The complex internal motions and simulation of the entire configurational landscape are essential to understanding function as well as how enzymes achieve regulation and function with different substrates and through various protein associations. The commentary by Mulholland et al. [57] also underscores the importance of molecular simulation to make connections with experiment, to predict behavior of mutant systems and alternative substrate, and to connect the conformational to chemical pathways, as we have done for various polymerases in many different contexts of substrates, mutations, and other conditions. These combined pathways and conformations are utilized by DNA polymerases to enhance fidelity. Clearly, works that adopt these broader views and attempt to connect the many aspects of enzyme activity and function help contribute to the deciphering of complex enzyme machineries, of which polymerases are notable in both their versatility and fidelity. From an overview of catalytic efficiencies for divergent DNA polymerases, it is clear that high fidelity DNA polymerases are optimized for correct nucleotide insertion. These high fidelity enzymes exhibit subdomain, enzyme side chain, and substrate adjustments that contribute to optimizing the electrostatics and geometry of the active site [10]. Thus, substrate-induced conformational changes that assemble the polymerase active site prior to chemistry are required for DNA synthesis.

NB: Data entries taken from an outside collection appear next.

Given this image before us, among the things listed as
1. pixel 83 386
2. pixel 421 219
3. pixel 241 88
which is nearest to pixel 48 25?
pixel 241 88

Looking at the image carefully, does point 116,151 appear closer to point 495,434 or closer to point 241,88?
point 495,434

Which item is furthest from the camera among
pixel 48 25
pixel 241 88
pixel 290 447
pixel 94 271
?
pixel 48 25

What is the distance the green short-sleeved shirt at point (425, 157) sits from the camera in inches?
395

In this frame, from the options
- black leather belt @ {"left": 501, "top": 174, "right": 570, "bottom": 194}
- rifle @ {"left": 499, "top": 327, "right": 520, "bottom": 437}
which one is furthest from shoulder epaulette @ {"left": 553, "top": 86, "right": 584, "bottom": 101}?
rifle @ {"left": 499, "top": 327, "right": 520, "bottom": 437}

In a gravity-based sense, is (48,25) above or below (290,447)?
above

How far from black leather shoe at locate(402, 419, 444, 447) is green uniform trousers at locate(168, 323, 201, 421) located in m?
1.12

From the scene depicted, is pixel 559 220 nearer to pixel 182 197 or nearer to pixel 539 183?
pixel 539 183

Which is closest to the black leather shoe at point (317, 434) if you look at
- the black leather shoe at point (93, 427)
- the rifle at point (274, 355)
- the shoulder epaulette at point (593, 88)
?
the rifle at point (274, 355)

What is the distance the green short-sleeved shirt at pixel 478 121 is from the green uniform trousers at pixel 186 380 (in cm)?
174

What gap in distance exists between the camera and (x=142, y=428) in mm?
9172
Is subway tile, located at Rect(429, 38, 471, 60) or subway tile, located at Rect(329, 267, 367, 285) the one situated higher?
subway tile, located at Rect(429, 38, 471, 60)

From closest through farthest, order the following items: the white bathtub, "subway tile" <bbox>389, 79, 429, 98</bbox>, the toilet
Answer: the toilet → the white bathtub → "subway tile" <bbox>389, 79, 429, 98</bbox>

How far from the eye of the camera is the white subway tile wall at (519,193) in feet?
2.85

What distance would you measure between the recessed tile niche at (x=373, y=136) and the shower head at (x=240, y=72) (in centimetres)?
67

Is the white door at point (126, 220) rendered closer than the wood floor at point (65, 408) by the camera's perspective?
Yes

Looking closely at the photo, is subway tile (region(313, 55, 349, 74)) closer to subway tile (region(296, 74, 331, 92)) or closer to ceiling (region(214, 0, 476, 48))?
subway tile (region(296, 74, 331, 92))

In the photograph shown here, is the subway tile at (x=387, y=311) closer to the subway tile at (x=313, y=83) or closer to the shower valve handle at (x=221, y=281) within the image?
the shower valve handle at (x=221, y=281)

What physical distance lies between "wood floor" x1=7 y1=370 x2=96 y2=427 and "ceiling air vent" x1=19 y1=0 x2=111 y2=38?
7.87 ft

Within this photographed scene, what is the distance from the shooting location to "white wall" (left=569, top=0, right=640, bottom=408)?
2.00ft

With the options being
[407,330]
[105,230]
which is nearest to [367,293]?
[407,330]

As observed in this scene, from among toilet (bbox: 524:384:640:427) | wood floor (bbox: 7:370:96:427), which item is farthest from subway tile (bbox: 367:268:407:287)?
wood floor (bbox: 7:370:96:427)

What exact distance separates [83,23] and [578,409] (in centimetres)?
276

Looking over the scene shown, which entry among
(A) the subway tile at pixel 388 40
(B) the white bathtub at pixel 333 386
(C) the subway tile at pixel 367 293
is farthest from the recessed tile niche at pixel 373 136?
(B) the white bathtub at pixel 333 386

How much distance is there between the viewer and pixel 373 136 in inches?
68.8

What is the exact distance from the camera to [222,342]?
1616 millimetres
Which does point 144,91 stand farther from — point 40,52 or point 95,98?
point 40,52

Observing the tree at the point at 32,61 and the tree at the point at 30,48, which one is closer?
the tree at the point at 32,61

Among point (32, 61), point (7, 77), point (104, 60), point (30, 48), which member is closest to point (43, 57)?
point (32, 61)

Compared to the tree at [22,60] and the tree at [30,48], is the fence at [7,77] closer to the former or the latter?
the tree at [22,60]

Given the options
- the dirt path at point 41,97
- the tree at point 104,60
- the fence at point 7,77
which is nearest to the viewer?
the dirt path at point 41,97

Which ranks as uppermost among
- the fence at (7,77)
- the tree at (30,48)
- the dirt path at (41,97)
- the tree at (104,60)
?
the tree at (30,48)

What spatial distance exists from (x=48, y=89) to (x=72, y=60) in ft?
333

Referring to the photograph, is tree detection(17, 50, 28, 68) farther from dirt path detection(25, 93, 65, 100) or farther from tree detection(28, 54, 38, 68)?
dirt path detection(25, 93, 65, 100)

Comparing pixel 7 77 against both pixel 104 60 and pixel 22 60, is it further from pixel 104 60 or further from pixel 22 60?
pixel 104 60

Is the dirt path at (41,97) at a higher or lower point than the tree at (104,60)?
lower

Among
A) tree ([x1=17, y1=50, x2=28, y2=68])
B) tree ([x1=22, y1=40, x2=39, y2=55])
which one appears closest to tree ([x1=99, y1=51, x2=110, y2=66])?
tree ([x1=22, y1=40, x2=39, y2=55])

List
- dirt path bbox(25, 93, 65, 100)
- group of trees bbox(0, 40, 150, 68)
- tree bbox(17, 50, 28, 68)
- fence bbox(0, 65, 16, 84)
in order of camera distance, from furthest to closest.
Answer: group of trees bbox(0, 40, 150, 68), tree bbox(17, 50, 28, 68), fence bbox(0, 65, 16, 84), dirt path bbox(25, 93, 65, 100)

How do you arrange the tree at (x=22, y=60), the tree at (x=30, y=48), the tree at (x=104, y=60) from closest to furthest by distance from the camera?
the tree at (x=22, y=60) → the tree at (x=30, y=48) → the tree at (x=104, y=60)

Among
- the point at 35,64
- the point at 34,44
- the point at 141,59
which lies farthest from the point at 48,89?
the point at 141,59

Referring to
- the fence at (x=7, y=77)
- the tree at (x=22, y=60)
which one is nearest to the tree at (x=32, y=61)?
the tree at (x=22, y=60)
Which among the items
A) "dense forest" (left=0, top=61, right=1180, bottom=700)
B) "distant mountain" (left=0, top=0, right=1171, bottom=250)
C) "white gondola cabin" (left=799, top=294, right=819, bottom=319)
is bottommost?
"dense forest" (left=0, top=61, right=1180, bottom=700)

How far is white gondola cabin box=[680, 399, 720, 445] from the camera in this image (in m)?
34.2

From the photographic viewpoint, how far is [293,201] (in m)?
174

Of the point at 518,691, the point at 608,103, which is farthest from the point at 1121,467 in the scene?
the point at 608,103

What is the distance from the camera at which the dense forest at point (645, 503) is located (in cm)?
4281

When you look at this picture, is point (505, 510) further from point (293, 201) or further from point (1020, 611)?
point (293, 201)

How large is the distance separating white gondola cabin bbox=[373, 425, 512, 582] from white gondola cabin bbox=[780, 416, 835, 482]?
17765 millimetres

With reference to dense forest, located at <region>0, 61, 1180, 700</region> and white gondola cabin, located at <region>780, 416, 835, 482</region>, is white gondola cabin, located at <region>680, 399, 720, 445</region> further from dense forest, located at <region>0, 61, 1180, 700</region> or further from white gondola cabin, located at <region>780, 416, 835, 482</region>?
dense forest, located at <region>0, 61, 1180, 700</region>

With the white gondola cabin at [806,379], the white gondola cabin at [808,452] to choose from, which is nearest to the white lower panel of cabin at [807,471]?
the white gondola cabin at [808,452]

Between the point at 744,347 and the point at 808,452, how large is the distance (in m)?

Crystallographic structures [12, 44, 47], spectroscopic NMR studies [13], and kinetic evidence [44, 46] highlight critical residues believed to play an important role in these pre-chemistry events for pol β. Although these pre-chemistry events are difficult to experimentally measure, computational approaches can provide models that bridge crystallographic structures and kinetic properties.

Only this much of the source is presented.